→ **What is required**: Check every line of the data below for the string "info", and copy the ones that hold it.

(Records for the exercise begins)

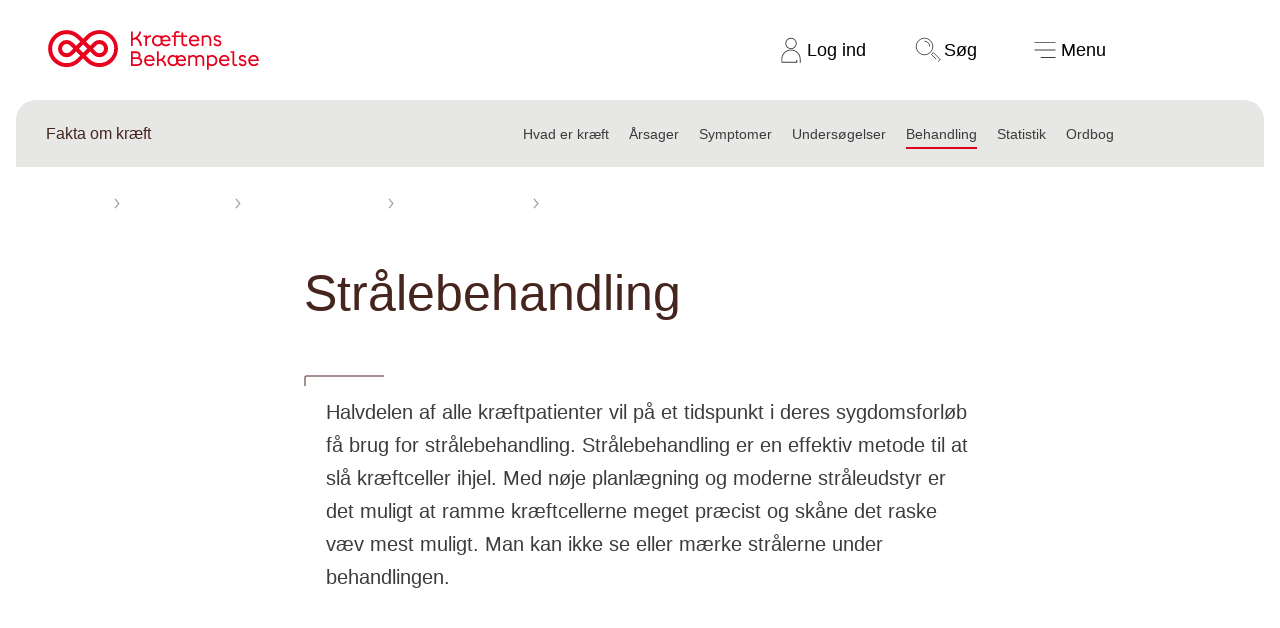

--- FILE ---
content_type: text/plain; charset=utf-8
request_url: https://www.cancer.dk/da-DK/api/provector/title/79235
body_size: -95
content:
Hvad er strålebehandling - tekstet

(Records for the exercise ends)
(Records for the exercise begins)

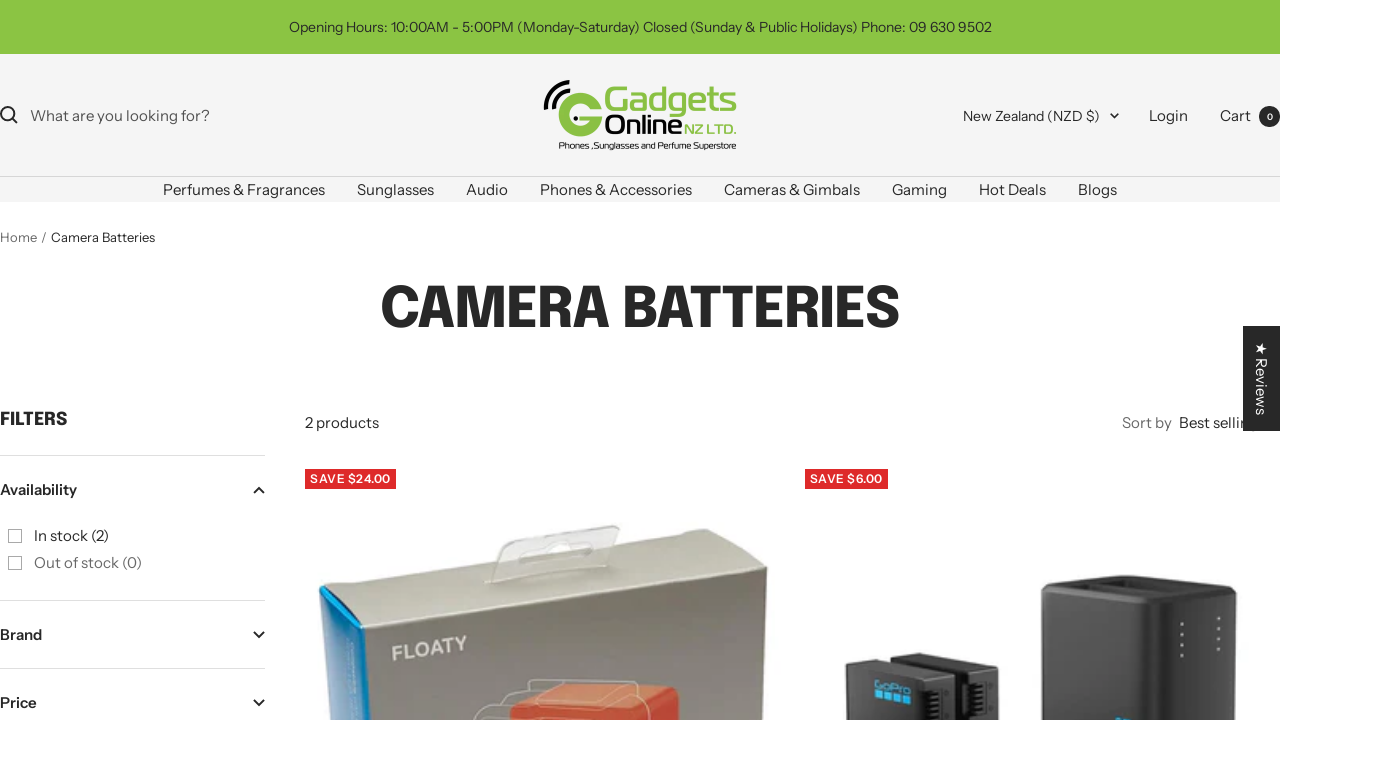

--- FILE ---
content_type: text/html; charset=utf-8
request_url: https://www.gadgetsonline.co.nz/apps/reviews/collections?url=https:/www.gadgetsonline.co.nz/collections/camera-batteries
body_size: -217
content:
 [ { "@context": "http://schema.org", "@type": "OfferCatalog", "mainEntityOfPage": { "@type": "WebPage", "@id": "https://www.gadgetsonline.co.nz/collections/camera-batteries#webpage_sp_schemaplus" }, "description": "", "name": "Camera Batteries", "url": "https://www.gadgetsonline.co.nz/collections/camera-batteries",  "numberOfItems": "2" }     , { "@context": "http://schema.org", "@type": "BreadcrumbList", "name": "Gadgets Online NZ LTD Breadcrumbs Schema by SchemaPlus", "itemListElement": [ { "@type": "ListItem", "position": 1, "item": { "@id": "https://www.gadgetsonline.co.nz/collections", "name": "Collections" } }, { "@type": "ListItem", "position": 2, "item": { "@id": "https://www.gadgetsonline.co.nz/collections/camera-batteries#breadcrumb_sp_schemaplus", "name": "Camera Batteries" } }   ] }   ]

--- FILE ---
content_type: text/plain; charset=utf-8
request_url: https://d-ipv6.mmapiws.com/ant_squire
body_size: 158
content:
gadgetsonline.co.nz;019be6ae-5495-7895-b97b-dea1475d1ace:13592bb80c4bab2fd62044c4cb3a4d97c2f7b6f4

(Records for the exercise ends)
(Records for the exercise begins)

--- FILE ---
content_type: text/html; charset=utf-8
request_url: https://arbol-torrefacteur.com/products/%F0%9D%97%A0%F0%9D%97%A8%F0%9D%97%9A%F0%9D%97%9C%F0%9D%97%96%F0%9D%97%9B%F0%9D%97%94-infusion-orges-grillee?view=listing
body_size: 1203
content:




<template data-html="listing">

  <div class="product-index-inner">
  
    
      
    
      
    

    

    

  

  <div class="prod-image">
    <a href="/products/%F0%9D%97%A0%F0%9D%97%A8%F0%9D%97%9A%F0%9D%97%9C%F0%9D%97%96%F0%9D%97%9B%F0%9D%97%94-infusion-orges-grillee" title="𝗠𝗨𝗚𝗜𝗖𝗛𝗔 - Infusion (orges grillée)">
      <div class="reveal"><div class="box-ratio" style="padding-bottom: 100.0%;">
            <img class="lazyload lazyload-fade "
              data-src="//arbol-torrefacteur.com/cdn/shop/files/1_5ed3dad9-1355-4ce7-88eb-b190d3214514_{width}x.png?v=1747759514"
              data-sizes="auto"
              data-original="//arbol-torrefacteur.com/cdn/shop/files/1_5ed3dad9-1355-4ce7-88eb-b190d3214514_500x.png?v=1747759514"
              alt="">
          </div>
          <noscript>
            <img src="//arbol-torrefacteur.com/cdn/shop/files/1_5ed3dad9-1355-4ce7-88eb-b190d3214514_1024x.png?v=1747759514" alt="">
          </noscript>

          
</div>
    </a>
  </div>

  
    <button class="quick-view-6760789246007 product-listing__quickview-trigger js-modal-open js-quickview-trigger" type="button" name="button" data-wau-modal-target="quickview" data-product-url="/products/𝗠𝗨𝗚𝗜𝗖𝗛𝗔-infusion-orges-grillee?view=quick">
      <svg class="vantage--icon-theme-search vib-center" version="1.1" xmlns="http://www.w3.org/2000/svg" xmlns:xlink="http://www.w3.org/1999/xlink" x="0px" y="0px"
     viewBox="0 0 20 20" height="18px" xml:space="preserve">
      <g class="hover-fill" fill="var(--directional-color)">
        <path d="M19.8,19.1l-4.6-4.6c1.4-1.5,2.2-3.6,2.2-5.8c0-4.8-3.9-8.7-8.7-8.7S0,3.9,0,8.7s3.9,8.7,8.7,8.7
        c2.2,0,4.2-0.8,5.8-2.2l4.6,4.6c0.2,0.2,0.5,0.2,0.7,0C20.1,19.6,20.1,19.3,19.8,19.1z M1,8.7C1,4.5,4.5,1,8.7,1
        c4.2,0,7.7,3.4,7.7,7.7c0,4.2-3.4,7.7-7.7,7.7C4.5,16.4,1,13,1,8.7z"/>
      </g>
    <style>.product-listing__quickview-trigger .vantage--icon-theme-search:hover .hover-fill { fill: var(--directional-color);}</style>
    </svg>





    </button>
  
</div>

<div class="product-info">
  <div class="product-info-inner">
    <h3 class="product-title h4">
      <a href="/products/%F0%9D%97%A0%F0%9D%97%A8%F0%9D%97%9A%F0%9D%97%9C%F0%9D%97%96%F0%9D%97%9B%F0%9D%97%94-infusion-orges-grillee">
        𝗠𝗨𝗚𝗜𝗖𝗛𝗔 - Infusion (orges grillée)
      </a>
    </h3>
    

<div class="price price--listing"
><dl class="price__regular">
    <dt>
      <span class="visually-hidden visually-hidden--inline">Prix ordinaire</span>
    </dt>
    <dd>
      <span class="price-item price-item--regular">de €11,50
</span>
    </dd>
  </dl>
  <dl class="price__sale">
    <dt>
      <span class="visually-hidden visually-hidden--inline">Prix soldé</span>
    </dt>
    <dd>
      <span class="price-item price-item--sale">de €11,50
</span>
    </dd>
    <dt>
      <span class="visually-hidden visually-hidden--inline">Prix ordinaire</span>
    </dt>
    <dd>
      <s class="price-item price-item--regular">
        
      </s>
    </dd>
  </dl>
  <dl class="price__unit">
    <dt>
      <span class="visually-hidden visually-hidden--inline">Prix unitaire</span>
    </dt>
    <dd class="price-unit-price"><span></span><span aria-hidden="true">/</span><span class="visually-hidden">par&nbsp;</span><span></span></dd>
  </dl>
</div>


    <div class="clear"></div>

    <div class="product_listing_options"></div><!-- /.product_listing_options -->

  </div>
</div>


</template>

(Records for the exercise ends)

→ **Task answer**:
<div class="product-info">
  <div class="product-info-inner">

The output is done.